§ WHAT TO WORK ON:
Pick out each line in the rows below that contains the string "instances", and copy those lines. Case counts.

Saved dataset items
************

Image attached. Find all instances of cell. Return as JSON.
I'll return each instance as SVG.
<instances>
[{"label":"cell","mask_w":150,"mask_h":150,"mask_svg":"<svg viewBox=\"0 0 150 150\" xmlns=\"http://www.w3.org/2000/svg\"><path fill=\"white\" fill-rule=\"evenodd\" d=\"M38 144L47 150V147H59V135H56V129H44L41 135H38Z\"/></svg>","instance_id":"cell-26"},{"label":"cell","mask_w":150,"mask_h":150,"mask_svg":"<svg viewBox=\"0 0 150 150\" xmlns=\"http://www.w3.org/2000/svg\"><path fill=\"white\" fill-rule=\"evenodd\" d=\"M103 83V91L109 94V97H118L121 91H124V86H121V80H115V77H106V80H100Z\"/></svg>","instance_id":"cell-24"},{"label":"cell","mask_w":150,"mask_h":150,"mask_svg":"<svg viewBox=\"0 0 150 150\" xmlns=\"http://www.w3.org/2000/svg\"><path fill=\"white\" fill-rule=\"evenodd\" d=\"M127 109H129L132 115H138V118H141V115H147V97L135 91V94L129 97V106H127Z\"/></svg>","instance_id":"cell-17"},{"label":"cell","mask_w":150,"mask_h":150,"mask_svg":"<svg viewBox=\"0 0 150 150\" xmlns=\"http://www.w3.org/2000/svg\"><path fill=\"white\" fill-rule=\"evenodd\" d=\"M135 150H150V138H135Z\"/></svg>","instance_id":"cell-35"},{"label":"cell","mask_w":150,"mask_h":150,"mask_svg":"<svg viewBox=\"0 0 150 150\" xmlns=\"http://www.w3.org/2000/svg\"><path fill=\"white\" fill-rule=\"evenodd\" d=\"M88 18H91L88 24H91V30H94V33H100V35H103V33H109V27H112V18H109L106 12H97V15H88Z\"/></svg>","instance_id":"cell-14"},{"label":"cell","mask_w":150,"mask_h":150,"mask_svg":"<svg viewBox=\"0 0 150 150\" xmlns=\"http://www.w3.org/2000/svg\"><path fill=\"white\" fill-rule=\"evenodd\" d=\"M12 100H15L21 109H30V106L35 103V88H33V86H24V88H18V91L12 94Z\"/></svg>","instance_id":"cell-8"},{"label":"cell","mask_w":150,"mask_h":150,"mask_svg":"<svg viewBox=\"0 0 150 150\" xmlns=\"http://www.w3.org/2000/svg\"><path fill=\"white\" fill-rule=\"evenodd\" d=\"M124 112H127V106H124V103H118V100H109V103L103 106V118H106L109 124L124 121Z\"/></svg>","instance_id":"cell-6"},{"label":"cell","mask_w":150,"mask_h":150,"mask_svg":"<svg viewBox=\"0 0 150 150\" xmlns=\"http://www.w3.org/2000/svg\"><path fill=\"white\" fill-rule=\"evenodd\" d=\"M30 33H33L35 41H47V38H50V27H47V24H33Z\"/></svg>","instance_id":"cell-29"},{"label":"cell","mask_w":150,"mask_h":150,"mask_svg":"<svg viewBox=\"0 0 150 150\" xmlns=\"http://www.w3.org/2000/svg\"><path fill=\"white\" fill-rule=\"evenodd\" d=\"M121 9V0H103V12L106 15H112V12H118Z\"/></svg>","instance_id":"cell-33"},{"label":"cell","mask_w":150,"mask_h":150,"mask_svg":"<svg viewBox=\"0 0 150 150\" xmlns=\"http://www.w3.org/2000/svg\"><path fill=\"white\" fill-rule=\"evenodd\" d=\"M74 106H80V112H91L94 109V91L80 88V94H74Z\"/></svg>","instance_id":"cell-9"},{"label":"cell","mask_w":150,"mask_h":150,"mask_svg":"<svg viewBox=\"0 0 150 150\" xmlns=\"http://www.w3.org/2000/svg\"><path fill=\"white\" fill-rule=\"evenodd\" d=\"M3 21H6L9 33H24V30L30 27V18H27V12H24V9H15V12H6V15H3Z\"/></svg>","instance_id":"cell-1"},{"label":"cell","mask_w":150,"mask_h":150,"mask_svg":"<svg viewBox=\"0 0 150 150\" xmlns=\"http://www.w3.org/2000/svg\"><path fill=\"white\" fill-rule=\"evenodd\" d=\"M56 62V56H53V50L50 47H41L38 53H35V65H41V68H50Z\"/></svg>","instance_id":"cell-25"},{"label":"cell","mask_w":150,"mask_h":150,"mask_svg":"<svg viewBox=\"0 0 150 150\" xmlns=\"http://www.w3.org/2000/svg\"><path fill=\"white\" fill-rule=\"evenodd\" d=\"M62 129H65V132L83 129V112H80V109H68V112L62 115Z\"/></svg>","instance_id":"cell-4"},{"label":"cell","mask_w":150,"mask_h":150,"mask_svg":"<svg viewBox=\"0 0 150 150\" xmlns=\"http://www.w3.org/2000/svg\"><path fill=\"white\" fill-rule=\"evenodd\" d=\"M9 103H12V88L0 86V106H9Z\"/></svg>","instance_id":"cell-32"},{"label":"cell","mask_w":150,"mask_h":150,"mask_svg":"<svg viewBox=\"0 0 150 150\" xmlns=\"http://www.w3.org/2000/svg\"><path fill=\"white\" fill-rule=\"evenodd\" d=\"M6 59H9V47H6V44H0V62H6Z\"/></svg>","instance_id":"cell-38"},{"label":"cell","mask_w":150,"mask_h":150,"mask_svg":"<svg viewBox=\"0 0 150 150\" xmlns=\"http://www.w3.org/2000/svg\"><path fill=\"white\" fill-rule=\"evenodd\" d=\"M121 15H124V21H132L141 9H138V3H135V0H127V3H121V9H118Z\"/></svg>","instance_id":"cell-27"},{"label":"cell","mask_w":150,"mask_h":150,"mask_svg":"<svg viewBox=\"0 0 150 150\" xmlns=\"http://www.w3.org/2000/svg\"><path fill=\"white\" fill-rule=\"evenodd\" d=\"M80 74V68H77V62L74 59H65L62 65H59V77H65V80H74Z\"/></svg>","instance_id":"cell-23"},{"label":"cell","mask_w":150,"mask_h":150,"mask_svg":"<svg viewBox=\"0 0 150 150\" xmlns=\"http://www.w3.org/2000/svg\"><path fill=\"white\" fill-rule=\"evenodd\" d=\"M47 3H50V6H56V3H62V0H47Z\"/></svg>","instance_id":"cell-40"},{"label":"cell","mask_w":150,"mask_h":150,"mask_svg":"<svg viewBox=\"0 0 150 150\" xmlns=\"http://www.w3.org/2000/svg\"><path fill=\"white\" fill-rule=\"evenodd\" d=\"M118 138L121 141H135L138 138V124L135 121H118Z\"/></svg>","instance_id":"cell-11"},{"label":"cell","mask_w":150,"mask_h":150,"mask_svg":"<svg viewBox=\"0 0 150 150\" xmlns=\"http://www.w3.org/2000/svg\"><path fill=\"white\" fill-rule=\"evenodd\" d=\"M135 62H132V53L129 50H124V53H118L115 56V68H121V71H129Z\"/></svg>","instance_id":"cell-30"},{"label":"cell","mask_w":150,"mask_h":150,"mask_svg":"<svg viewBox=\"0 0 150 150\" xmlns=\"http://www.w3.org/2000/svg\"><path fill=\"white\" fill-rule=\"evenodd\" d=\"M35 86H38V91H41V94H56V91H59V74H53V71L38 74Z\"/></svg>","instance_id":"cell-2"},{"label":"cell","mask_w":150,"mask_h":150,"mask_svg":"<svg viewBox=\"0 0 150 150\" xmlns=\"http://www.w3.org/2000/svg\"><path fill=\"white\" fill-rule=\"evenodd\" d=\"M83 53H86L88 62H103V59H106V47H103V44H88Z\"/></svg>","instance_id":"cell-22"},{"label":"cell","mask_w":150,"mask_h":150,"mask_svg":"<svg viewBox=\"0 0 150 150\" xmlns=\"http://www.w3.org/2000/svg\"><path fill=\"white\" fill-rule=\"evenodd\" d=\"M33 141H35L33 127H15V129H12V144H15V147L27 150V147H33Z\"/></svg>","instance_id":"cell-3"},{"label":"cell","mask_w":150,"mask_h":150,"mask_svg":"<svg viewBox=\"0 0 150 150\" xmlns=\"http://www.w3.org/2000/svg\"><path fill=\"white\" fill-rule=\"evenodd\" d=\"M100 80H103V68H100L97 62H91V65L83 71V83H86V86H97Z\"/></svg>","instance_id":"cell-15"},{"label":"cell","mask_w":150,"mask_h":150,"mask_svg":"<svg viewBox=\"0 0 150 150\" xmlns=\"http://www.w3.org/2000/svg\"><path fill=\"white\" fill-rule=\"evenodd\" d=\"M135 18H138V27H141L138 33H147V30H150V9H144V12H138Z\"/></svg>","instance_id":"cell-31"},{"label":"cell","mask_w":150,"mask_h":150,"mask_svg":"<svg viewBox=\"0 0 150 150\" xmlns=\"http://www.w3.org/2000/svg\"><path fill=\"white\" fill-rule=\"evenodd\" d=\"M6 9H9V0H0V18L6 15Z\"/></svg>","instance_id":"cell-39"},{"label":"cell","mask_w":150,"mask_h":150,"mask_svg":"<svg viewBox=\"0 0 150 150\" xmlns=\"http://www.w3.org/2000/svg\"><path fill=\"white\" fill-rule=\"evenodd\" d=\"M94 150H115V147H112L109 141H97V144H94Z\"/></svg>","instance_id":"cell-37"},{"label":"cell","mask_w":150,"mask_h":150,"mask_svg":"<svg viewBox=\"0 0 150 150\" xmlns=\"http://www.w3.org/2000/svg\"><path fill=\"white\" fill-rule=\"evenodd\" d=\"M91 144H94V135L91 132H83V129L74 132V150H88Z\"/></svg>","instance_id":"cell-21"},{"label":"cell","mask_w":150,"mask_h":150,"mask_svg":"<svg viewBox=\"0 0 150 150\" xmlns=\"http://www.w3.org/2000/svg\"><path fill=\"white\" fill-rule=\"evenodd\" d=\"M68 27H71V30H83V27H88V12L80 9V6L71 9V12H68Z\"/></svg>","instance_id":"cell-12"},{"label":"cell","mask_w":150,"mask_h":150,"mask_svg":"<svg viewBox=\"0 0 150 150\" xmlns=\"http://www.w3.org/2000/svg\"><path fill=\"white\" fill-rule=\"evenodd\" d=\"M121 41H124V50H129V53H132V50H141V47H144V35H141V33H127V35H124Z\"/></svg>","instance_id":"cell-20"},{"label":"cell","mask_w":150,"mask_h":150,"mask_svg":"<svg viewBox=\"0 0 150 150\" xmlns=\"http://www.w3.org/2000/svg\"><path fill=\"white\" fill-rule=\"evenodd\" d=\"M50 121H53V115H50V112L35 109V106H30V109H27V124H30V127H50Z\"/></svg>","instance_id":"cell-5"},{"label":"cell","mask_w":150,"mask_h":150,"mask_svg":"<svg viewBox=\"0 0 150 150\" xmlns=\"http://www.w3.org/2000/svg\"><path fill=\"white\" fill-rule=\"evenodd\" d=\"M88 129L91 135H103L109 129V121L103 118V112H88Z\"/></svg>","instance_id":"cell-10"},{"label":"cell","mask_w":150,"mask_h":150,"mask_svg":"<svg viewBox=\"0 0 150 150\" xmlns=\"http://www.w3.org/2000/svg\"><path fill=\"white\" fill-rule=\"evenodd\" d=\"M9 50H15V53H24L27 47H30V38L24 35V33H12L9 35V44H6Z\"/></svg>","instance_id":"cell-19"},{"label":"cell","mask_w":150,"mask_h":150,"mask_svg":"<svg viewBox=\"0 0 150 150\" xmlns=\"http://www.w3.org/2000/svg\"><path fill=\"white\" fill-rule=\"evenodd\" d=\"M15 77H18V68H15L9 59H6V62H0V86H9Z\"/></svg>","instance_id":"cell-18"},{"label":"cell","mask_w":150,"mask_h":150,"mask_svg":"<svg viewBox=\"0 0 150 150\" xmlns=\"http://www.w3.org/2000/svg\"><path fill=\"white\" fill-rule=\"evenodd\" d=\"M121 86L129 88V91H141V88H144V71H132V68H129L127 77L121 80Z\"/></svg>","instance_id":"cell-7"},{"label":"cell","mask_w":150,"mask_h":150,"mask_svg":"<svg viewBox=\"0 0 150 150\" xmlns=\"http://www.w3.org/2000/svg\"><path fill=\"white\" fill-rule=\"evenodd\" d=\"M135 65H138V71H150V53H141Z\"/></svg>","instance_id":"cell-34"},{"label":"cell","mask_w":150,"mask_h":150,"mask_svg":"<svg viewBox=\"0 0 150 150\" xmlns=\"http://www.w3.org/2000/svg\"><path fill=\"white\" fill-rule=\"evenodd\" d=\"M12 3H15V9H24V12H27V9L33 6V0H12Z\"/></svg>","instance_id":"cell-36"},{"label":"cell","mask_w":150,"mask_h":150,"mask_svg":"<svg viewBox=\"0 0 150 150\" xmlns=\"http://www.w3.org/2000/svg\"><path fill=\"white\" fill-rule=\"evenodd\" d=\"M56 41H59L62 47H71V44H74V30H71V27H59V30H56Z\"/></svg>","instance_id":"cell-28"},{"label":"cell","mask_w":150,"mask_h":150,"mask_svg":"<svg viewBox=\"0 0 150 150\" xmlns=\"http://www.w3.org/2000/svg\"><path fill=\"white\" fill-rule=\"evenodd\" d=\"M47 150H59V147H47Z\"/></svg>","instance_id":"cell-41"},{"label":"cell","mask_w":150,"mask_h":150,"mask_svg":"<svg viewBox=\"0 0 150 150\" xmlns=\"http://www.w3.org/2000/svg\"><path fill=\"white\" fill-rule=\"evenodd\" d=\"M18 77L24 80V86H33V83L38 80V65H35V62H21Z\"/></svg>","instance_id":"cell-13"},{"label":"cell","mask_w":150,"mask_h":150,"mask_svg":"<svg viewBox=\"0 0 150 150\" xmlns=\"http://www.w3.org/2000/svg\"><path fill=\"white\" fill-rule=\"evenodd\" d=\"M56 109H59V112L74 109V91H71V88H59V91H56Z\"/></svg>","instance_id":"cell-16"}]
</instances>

************

§ RESULT FOR THIS TASK:
Image attached. Find all instances of cell. Return as JSON.
<instances>
</instances>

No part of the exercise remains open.